A Short Trip…

To get away from the pandemic…or at least how it’s playing out in our neck of the woods, Hubs and I packed two small cases and headed to Colorado.

We were going to drive, we didn’t have to get there in a hurry but 2 hrs compared to 12 hours won the day and we flew.

We went to pick up our car at the airport and the salesman saw us coming,

“You’ll never get this little car to Carbondale, lots of steep inclines.  I can upgrade you to another, more powerful vehicle and you’ll be much more comfortable.”

We declined, it was going to cost a lot more each day and for 5 days of pottering around sleepy Carbondale and exploring nearby Snow Mass, Aspen and Marble we decided we’d be fine.

But, in true salesman fashion, he persisted,

“I can give you the military discount and get it cheaper for you.  I promise, this little car will struggle.”

He became so insistent that we both decided that he probably knew better than we and capitulated.

Obstacle one clambered over.

“Make sure you drink plenty of water and take salt tablets,” were his final instructions as he handed over our paperwork and fob.

I immediately began to imagine headaches and nausea setting in from our lack of preparation for the altitude change.

I pushed the thoughts away and off we went.


Three hours later, in Carbondale, we found our ‘Sherpa’s Garden’ in a back alley sharing space with restaurant back doors, dumpsters, shacks and abandoned caravans,


Not quite the picturesque setting we had envisioned, but Hubs and I have learned to be  troopers over the years so we entered our apartment with adventurous spirits.

The ‘airy bnb’ was really a basement flat with two windows, one at either end, facing brick walls and a mere glimpse of sky.  It wasn’t at all bright as it had looked in the photographs.


There was no mention either that our access to the garden was outside the back door, up a few steps and around the block.

And not a mountain in sight!


We were on holiday so made the most of the shabby living conditions.

I couldn’t get enough of the mountains (when I could see them), the Aspen changing colour, the Guadalupe River, and the fierce running streams running amok across the pathways of my morning walk,


into the water fields that were inhabited by hundreds of geese in the valley.


In the evenings restaurants set up their tables along the high street which was blocked off to traffic providing a very laid back, European-style of al fresco dining.

What you will do. Pick up the Carbondale trip account above after its final sentence and keep writing it in the same first-person voice.

[Stored data entries]
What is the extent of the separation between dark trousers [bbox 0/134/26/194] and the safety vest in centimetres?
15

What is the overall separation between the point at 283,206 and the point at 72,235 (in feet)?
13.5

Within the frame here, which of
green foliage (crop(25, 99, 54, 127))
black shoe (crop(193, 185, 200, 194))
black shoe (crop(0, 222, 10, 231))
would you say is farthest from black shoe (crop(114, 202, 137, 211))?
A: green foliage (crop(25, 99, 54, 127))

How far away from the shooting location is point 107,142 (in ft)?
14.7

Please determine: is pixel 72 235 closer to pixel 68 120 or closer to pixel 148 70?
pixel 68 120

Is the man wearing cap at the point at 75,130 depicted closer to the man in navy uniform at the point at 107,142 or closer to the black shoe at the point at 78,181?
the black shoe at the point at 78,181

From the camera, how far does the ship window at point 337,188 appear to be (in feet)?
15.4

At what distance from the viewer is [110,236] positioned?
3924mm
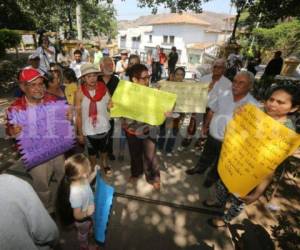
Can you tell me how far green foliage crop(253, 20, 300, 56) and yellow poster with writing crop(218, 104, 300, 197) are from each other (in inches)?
988

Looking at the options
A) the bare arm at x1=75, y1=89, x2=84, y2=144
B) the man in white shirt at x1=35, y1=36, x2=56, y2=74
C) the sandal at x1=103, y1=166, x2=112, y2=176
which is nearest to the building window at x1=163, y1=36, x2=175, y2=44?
the man in white shirt at x1=35, y1=36, x2=56, y2=74

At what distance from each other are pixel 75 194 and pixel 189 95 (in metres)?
2.46

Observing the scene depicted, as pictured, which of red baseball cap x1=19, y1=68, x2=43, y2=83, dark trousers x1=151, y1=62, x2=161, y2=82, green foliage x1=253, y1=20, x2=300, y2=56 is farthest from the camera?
green foliage x1=253, y1=20, x2=300, y2=56

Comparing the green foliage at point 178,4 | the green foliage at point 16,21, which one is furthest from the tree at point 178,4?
the green foliage at point 16,21

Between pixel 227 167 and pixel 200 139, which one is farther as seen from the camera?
pixel 200 139

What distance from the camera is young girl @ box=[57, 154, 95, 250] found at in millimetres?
2055

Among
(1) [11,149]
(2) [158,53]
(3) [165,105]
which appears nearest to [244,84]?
(3) [165,105]

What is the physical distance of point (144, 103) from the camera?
3.06 metres

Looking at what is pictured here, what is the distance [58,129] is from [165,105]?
4.57 feet

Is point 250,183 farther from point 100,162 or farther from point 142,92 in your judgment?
point 100,162

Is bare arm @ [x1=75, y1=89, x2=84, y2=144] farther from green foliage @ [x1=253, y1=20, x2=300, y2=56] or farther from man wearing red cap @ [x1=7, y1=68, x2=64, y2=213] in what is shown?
green foliage @ [x1=253, y1=20, x2=300, y2=56]

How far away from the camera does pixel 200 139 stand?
5078 millimetres

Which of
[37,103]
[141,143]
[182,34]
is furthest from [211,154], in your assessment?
[182,34]

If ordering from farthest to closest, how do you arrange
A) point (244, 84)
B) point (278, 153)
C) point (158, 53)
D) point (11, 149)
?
1. point (158, 53)
2. point (11, 149)
3. point (244, 84)
4. point (278, 153)
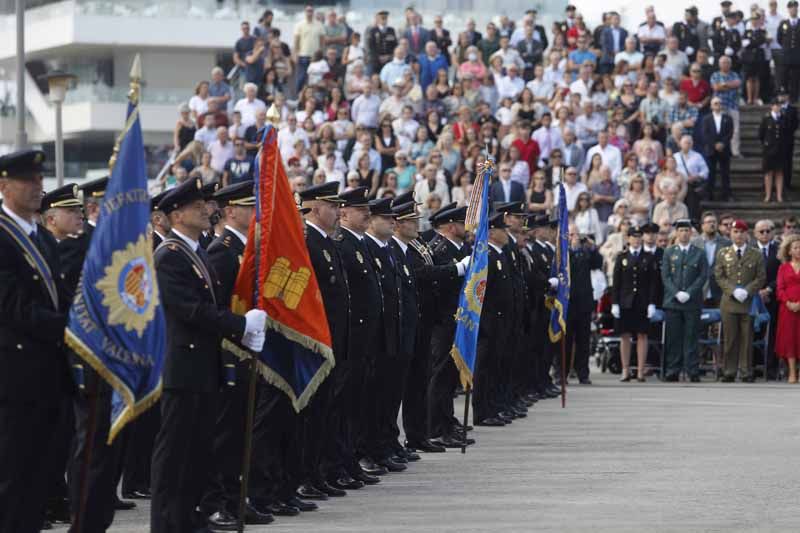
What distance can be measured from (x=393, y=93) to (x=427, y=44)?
74.6 inches

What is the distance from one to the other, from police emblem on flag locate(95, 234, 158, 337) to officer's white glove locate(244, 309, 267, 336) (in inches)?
38.8

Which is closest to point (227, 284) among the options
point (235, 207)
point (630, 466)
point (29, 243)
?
point (235, 207)

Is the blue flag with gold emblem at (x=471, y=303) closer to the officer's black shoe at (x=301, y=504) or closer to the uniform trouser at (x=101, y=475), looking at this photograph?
the officer's black shoe at (x=301, y=504)

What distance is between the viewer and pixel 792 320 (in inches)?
909

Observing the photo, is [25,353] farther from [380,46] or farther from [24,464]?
[380,46]

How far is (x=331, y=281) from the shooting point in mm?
11805

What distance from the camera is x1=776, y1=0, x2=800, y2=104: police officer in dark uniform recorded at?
95.5 feet

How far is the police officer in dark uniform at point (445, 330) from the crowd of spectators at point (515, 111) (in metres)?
8.00

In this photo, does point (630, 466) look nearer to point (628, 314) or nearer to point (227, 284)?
point (227, 284)

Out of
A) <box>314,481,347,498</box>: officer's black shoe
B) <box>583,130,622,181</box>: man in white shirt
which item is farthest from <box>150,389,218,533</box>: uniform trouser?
<box>583,130,622,181</box>: man in white shirt

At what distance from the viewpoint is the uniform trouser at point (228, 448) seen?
34.2ft

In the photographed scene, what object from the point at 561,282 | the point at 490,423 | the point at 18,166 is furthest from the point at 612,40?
the point at 18,166

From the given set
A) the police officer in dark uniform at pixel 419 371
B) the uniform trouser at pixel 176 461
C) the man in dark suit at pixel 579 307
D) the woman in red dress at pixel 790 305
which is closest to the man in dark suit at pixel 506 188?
the man in dark suit at pixel 579 307

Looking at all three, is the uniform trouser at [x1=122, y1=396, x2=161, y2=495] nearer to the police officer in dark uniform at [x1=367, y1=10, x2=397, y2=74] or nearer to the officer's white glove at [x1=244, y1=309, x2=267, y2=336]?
the officer's white glove at [x1=244, y1=309, x2=267, y2=336]
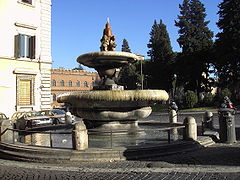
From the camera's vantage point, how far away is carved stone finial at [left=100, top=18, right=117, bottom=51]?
41.2 ft

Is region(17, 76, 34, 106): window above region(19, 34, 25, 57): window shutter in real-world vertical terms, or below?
below

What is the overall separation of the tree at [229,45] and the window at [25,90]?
2938 centimetres

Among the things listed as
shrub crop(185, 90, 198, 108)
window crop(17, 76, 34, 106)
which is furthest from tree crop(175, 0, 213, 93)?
window crop(17, 76, 34, 106)

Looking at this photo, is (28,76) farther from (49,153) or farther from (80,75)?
(80,75)

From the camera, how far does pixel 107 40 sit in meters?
12.7

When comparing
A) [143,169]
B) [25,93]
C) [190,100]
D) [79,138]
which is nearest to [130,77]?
[190,100]

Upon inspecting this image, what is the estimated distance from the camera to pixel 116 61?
11469 mm

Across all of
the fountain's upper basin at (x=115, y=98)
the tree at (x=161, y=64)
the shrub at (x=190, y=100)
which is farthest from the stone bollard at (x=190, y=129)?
the tree at (x=161, y=64)

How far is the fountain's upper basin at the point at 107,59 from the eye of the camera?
35.7 ft

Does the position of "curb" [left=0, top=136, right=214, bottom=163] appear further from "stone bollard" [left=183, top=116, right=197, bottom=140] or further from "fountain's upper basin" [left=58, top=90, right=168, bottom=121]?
"fountain's upper basin" [left=58, top=90, right=168, bottom=121]

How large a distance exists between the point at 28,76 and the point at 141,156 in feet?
76.5

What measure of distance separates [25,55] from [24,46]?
95 centimetres

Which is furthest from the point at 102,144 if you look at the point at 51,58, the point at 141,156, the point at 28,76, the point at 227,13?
the point at 227,13

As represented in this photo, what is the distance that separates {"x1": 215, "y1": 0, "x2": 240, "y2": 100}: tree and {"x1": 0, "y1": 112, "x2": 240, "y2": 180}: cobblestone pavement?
37224 mm
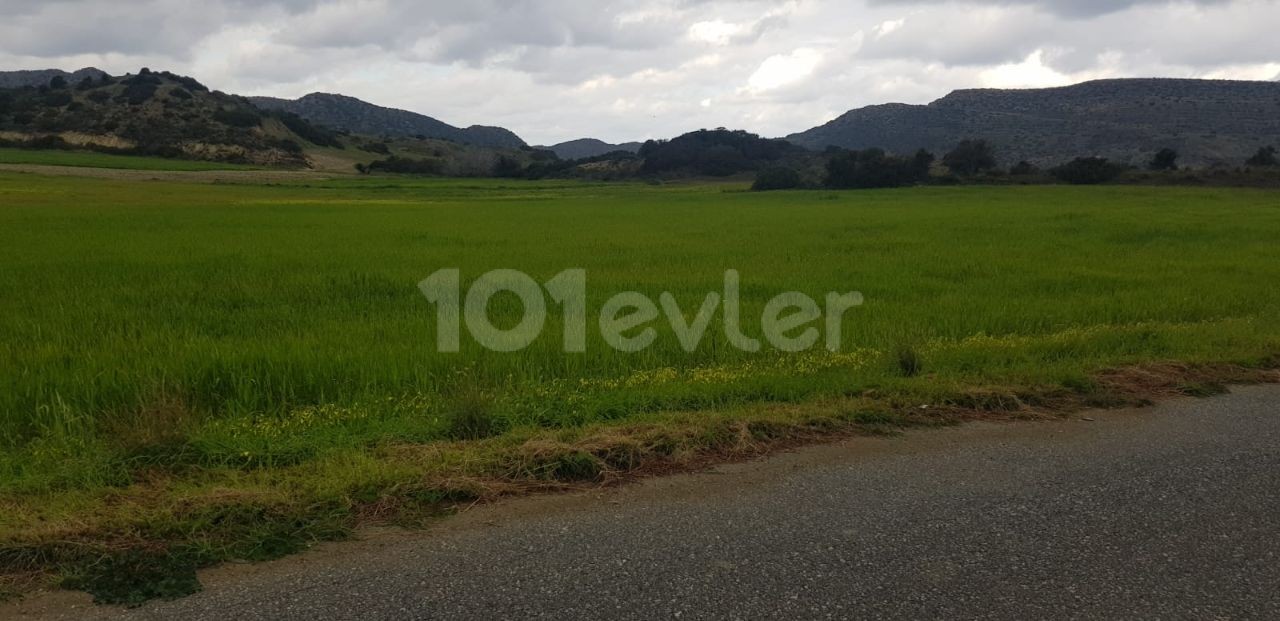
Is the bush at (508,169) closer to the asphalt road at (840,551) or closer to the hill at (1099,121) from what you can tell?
the hill at (1099,121)

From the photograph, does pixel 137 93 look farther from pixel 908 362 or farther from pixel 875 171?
pixel 908 362

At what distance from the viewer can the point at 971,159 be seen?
71.9m

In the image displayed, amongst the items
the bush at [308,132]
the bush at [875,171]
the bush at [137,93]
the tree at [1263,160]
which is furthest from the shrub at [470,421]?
the bush at [308,132]

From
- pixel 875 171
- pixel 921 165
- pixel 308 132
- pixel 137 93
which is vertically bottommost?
pixel 875 171

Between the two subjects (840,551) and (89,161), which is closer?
(840,551)

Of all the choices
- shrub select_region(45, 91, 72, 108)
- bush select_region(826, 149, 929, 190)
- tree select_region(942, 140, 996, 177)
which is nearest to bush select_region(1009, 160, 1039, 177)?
tree select_region(942, 140, 996, 177)

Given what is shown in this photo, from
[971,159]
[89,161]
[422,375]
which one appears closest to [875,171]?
[971,159]

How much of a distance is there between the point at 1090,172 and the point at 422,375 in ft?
198

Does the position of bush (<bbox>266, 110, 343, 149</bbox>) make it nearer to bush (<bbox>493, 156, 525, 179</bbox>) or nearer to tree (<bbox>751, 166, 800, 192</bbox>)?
bush (<bbox>493, 156, 525, 179</bbox>)

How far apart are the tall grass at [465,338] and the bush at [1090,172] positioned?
3800 cm

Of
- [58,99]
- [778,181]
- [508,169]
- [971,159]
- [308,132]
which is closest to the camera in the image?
[971,159]

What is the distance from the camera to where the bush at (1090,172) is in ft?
186

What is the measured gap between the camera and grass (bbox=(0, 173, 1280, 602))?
13.7 feet

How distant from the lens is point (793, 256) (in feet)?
55.5
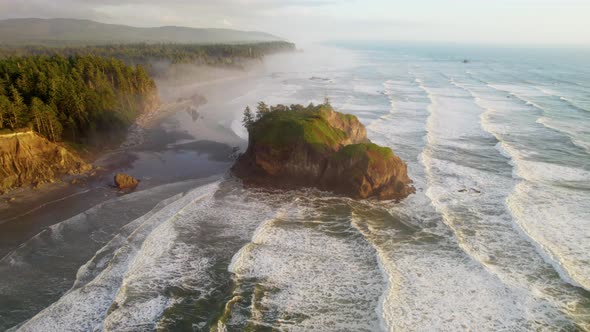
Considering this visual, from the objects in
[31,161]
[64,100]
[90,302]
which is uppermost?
[64,100]

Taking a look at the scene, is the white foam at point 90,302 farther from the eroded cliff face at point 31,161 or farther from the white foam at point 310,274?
the eroded cliff face at point 31,161

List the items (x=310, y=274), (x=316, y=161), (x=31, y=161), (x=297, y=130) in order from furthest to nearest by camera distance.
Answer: (x=31, y=161)
(x=297, y=130)
(x=316, y=161)
(x=310, y=274)

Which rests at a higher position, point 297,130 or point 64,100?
point 64,100

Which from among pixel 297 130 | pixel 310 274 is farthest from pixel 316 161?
pixel 310 274

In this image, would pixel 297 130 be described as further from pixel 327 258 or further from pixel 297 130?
pixel 327 258

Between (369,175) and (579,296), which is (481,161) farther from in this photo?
(579,296)

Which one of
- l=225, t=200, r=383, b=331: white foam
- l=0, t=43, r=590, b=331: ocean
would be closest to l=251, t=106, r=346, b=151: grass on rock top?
l=0, t=43, r=590, b=331: ocean

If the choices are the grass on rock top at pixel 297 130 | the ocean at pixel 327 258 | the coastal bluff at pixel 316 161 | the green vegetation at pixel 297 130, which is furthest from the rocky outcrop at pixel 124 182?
the grass on rock top at pixel 297 130
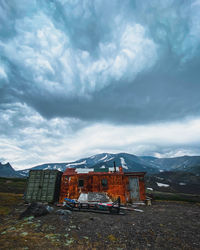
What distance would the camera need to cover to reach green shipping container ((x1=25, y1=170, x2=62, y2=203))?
18.2m

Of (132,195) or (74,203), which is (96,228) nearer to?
(74,203)

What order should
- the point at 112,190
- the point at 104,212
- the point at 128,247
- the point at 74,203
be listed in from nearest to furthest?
1. the point at 128,247
2. the point at 104,212
3. the point at 74,203
4. the point at 112,190

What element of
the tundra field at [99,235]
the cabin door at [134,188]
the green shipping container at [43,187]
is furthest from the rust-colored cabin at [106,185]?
the tundra field at [99,235]

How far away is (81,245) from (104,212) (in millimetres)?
6920

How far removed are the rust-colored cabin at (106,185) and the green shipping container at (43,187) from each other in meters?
1.11

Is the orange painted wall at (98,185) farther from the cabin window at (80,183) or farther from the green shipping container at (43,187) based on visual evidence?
the green shipping container at (43,187)

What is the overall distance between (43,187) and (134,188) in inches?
500

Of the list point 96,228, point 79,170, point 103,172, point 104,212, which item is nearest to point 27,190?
point 79,170

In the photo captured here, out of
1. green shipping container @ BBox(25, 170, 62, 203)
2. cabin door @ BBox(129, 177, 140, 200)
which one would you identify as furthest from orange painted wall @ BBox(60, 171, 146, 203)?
green shipping container @ BBox(25, 170, 62, 203)

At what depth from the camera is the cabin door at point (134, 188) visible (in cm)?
1872

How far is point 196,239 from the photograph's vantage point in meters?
6.84

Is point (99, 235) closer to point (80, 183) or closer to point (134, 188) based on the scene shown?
point (80, 183)

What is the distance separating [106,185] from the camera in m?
18.4

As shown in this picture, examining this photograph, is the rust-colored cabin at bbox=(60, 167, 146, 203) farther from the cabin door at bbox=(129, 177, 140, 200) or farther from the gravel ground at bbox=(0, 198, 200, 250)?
the gravel ground at bbox=(0, 198, 200, 250)
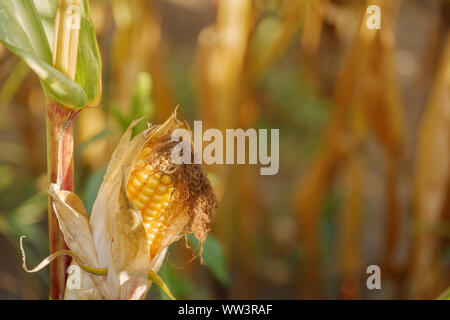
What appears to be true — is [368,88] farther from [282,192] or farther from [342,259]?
[282,192]

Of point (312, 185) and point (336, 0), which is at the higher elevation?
point (336, 0)

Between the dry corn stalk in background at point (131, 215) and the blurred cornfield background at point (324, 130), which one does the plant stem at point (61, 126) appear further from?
the blurred cornfield background at point (324, 130)

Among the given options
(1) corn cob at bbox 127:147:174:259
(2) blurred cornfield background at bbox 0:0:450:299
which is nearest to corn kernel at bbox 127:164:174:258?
(1) corn cob at bbox 127:147:174:259

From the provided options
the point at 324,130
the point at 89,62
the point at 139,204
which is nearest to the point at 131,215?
the point at 139,204

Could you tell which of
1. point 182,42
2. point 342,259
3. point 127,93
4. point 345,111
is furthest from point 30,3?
point 182,42

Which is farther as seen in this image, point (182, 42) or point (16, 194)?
point (182, 42)

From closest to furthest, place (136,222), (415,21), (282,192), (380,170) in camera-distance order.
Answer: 1. (136,222)
2. (282,192)
3. (380,170)
4. (415,21)

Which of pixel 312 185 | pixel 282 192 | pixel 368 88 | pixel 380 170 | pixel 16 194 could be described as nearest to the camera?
pixel 368 88

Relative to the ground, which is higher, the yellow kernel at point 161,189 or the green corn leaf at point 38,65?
the green corn leaf at point 38,65

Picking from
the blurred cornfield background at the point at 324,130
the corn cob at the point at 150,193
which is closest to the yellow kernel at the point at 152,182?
the corn cob at the point at 150,193
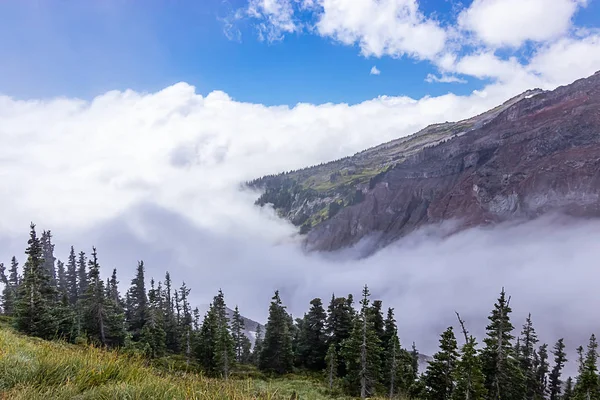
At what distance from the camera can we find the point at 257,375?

Reply.
We ate a spicy Thai meal in the road.

Gourmet pizza on a balcony in a converted mansion house.

A delicious burger, with lots of topping choices, served through a curb-side window.


We overheard the cashier tell a customer, who wanted to know how he could tell his burgers apart?

“They all taste the same!”

And we chuckled about our deliberation over which toppings to choose.

We found a distillery in walking distance of our flat and quickly developed a four day habit at 7pm,

pre-dinner cocktails on the patio.


On our final day we took a perilous mountain drive to see the quarry where marble was mined to build the Lincoln Memorial in Washington and the Tomb of the Un-Named Soldier.

It is not a pleasant sensation to drive along what appeared to be a 6 foot wide road with a solid wall of some kind of rock on one side and a sheer drop on the other and the anticipation of the possibility of a car coming in the opposite direction was more than my active mind could handle.  I leaned in as close to Hubs as I could get, refusing to look over the precipice, my heart in my mouth.

At a lay-by we stopped to enjoy the raw marble chunks


and decided this was close enough to experiencing the ‘real thing’ and turned around.

At least going down we were reducing our chance of plummeting 8,000 ft off the side by a few thousand feet every mile or so…not very consoling though and something I would never attempt again!


I remembered as a teenager I had crossed the central Alborz mountain range in Iran, from Teheran to the Caspian, during a winter holiday.

Our Landrovers bore chains on their wheels and were driven recklessly by local guards who worked for my father.  They laughed and joked with each other as they navigated the treacherous roads they travelled regularly, day and night.

At eighteen I had no sense and enjoyed the hundreds of miles journey, through the snow, without batting an eyelid.


Not now!

All I could think about was my arrival on level ground where I could admire, from a safe distance, the soaring beauty of Mount Sopris without a sinking stomach.


I may be a Capricorn but I’m no mountain goat!

Soon we were heading back to Denver and a tooth, that had been lurking in the shadows, began to respond to the altitude and give me trouble.

I desperately needed the comfort of a dentist chair and the pain relieving numbness of the needle.

It took a short trip

with disappointing accommodation,

terrifying mountain roads,

and the longing for a dentists’ chair,

to help me acknowledge how much I’ve changed over the years!